Utilizando as radiografias de um câncer que o acometeu e de diversas partes de seu corpo, a composição dessas últimas evoca imagens oníricas e temas mais densos ou elevados, como o tempo ou o teatro, representados pela presença de estátuas, máscaras ou esqueletos que têm sua nitidez modulada por áreas de maior ou menor opacidade gerada por órgãos, linhas de ossos ou trechos de diagnósticos, letras e números indecifráveis. O uso que faz Rosemberg do material de Raio X como suporte permite examinar a superfície da obra enquanto claro-escuro, transparência e opacidade, ou mergulhar nas entranhas do próprio corpo do autor-colagem, uma zona de autocriação e infinita fonte do imaginário. O Raio X, usado como camada intermediária na montagem destas colagens, com recortes posicionados acima e abaixo da película, vela e desvela primeiros e segundos planos, densidades e luminâncias, uma técnica original e sofisticada que Rosemberg dominou enquanto linguagem cinematográfica, escala de cinzas atravessada por elementos coloridos manipulados em sua nitidez e contraste.
Destacam-se nessas colagens de Rosemberg a reincidência de elementos circulares os quais vai reposicionando nos amplos campos de sentido criados em cada obra —o relógio, a lua do filme de Meliés, o rolo de película, a lente da câmera, o visor do cineasta, o globo terrestre e o globo ocular — elementos que se intercomunicam e por vezes se equivalem entre si como o mesmo signo da efemeridade humana, da passagem do tempo, e da importante presença do cinema e do olhar/ lente do cineasta sempre presente como agente, observador e transfigurador, do curso da história.
Semelhante à vida da película cinematográfica, o material sensível da chapa de Raio X empresta às colagens, já carregadas de sentido, uma dimensão material viva que seguirá reagindo quimicamente ao longo do tempo futuro, prateando e reluzindo, mutando o visual da obra em novas luzes e sombras. É essa escrita mágica e estrutural do corpo próprio de Rosemberg que abre a seleção de colagens aqui apresentada e ocupa a metade do espaço da exposição.

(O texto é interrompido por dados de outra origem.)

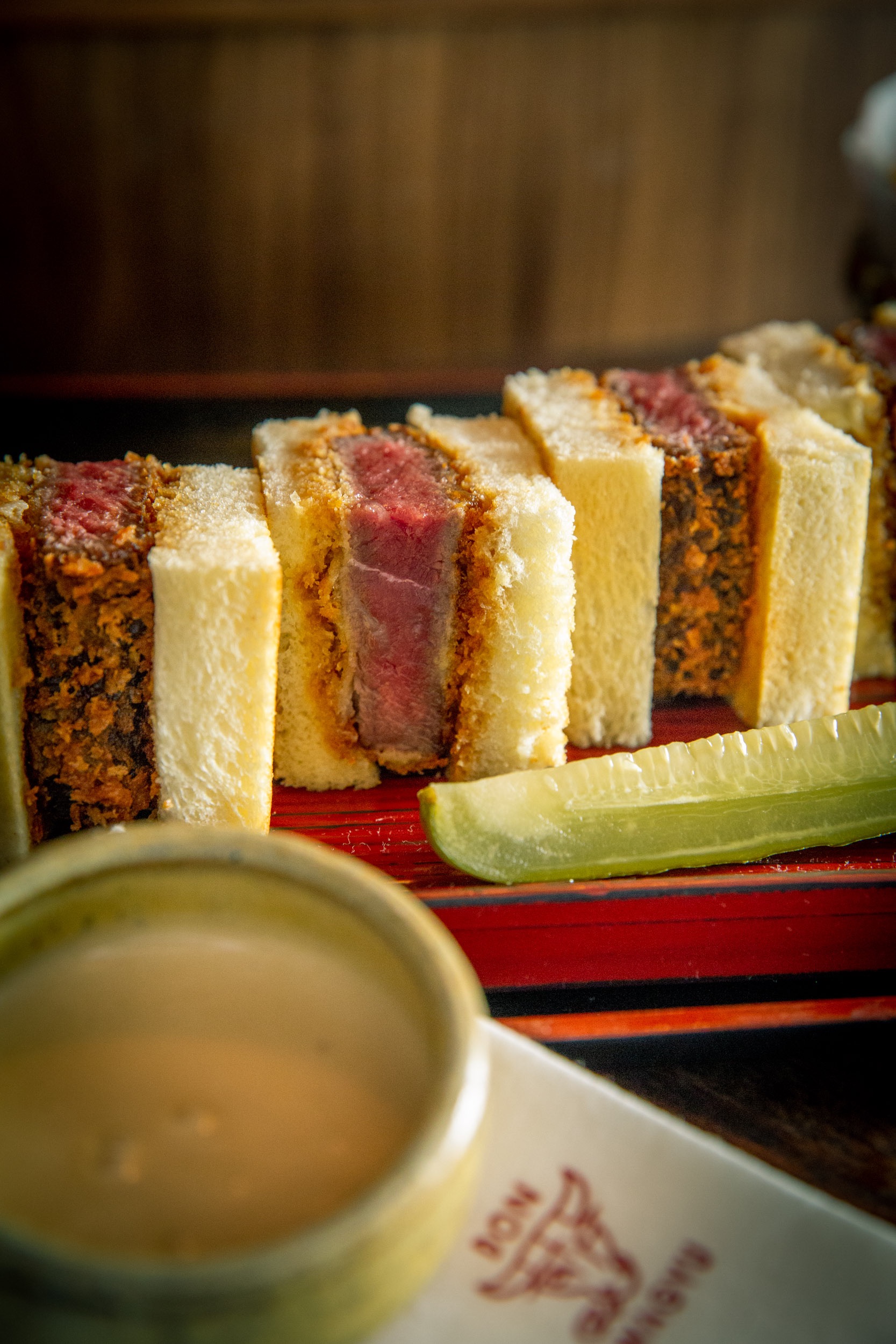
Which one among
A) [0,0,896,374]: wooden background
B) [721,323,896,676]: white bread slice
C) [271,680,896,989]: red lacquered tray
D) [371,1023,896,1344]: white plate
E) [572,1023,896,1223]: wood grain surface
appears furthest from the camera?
[0,0,896,374]: wooden background

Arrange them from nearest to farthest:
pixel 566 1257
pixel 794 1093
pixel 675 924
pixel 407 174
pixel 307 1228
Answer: pixel 307 1228, pixel 566 1257, pixel 794 1093, pixel 675 924, pixel 407 174

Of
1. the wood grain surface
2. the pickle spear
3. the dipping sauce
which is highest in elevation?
the dipping sauce

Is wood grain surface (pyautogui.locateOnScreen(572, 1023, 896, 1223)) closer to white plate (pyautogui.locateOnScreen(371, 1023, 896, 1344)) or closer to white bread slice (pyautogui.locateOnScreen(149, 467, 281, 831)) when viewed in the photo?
white plate (pyautogui.locateOnScreen(371, 1023, 896, 1344))

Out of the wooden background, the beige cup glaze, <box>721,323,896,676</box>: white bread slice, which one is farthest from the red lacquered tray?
the wooden background

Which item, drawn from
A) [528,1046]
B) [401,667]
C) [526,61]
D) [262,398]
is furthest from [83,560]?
[526,61]

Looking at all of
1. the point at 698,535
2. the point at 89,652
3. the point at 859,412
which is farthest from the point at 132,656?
the point at 859,412

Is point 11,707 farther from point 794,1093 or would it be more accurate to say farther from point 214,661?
point 794,1093
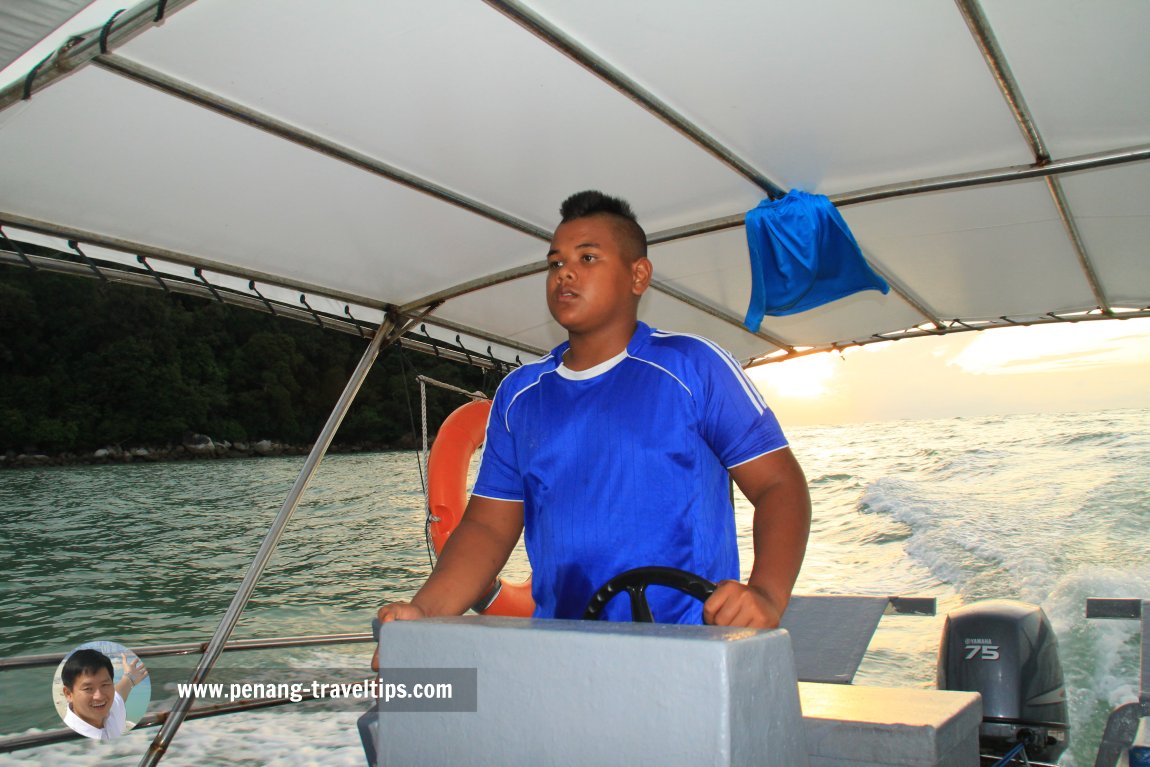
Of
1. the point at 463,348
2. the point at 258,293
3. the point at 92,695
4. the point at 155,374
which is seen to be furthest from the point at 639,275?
the point at 155,374

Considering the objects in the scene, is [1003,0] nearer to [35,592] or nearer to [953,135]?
[953,135]

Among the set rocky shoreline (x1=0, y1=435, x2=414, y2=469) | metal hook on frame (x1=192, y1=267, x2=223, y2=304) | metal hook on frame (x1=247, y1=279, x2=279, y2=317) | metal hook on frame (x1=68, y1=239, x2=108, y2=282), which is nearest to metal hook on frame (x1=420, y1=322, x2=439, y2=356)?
metal hook on frame (x1=247, y1=279, x2=279, y2=317)

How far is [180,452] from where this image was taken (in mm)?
37125

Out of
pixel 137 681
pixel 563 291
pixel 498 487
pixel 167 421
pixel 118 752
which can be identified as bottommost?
pixel 118 752

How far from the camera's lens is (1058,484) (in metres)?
12.8

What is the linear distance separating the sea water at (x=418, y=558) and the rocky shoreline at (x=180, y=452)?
184 inches

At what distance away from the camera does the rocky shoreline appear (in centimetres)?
3431

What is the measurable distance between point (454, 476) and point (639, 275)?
3415mm

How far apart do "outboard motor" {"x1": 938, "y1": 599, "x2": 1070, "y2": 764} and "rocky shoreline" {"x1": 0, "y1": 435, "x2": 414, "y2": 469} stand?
3741cm

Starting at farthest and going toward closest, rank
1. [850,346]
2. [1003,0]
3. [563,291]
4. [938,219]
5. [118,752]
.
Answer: [118,752] < [850,346] < [938,219] < [1003,0] < [563,291]

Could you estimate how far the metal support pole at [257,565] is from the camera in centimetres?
293

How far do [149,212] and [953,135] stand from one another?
2.52 m

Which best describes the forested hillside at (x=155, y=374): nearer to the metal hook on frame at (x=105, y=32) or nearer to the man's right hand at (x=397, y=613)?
the metal hook on frame at (x=105, y=32)

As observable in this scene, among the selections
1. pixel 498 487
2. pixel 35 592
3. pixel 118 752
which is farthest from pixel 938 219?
pixel 35 592
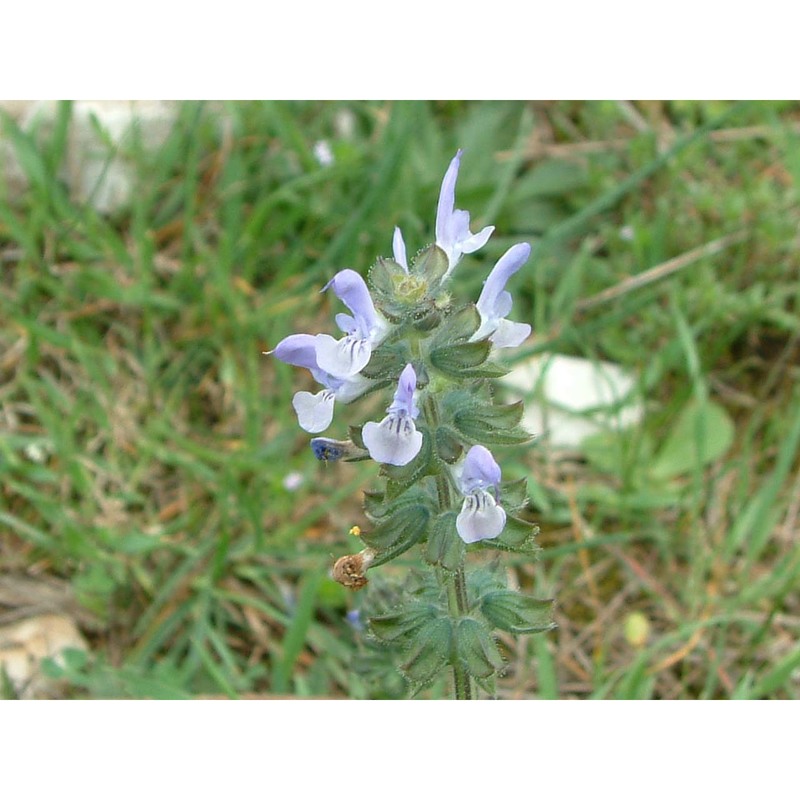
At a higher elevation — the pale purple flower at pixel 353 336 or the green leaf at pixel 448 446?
the pale purple flower at pixel 353 336

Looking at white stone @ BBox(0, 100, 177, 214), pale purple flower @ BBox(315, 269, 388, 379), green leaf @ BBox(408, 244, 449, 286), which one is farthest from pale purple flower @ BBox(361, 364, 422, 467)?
white stone @ BBox(0, 100, 177, 214)

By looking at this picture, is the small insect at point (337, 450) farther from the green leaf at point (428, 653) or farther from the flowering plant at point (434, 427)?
the green leaf at point (428, 653)

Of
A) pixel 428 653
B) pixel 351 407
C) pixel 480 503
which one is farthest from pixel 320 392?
pixel 351 407

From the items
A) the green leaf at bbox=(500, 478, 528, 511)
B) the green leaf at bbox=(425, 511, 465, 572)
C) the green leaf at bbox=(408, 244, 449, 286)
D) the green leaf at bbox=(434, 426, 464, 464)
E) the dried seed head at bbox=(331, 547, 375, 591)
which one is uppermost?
the green leaf at bbox=(408, 244, 449, 286)

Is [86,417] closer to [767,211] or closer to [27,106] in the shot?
[27,106]

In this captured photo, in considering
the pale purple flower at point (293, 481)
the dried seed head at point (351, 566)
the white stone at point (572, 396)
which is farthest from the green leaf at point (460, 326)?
the white stone at point (572, 396)

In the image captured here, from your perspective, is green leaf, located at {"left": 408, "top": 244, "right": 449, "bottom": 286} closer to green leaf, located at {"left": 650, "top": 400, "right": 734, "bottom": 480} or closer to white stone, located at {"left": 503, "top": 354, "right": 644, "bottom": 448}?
white stone, located at {"left": 503, "top": 354, "right": 644, "bottom": 448}
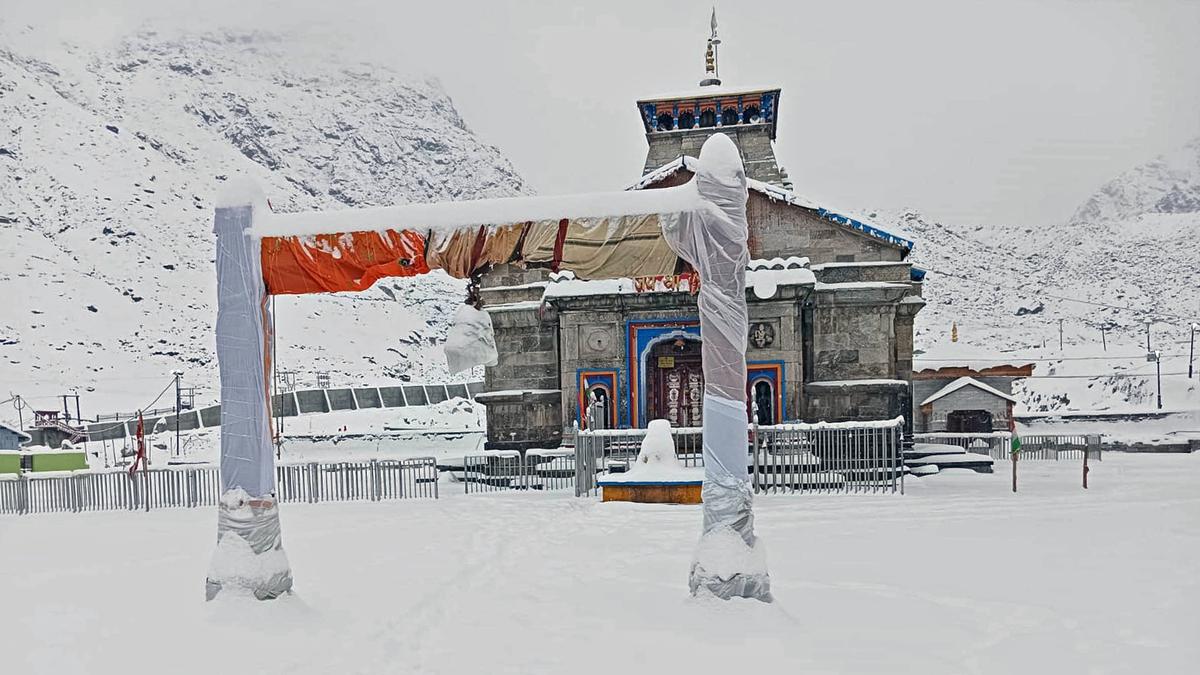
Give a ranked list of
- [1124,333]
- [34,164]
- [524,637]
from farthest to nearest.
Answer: [1124,333], [34,164], [524,637]

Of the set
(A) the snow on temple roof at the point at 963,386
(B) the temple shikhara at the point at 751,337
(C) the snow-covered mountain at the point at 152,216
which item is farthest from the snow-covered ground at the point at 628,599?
(C) the snow-covered mountain at the point at 152,216

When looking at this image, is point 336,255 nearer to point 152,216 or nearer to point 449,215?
point 449,215

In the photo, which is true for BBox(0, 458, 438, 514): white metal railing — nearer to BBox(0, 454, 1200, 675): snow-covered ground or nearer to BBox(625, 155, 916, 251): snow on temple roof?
BBox(0, 454, 1200, 675): snow-covered ground

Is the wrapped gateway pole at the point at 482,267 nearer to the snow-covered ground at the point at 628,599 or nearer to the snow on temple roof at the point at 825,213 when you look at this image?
the snow-covered ground at the point at 628,599

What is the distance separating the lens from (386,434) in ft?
146

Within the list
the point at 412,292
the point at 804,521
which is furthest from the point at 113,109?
the point at 804,521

A segunda parte, destinada às colagens de papel sobre papel, organiza-se pelo agrupamento de algumas séries que puderam ser identificadas no universo acessível deste imenso acervo ainda por ser catalogado. Destacam-se aquelas feitas como resposta afetiva, ou retribuição e estímulo artístico em imagens, a trabalhos de amigos; a série em que homenageia e deixa ver sua plêiade (são colagens que sobrepõem Deus e o diabo na Terra do Sol a Orson Welles, Nietzsche a Godard, ou Zé Celso ao papa na cena da descoberta do Brasil); a crítica à política e à TV brasileira, as colagens feitas para ilustrar os periódicos Balaio e Via Política; e ainda o elogio ao feminino e ao prazer sexual, despidos de qualquer falso moralismo.
Por fim, observamos as obras que irão fundir definitivamente o cinema de Rosemberg com suas colagens, ou permear colagem e cinema a partir do uso do chroma key artesanal (áreas das colagens cobertas em papel verde), para efeito de aplicação de vídeo sobre papel, em ilha de edição. Encerram a exposição dois painéis com colagens de fotografias que o diretor mantinha expostos em sua casa: um de diversas cenas de filmes antigos em preto e branco, e um de fotos de toda a sua trajetória pessoal, sobre um gigantesco quadro de madeira, uma espécie de caleidoscópio autobiográfico ou uma panorâmica sobre vida e obra de Luiz Rosemberg Filho.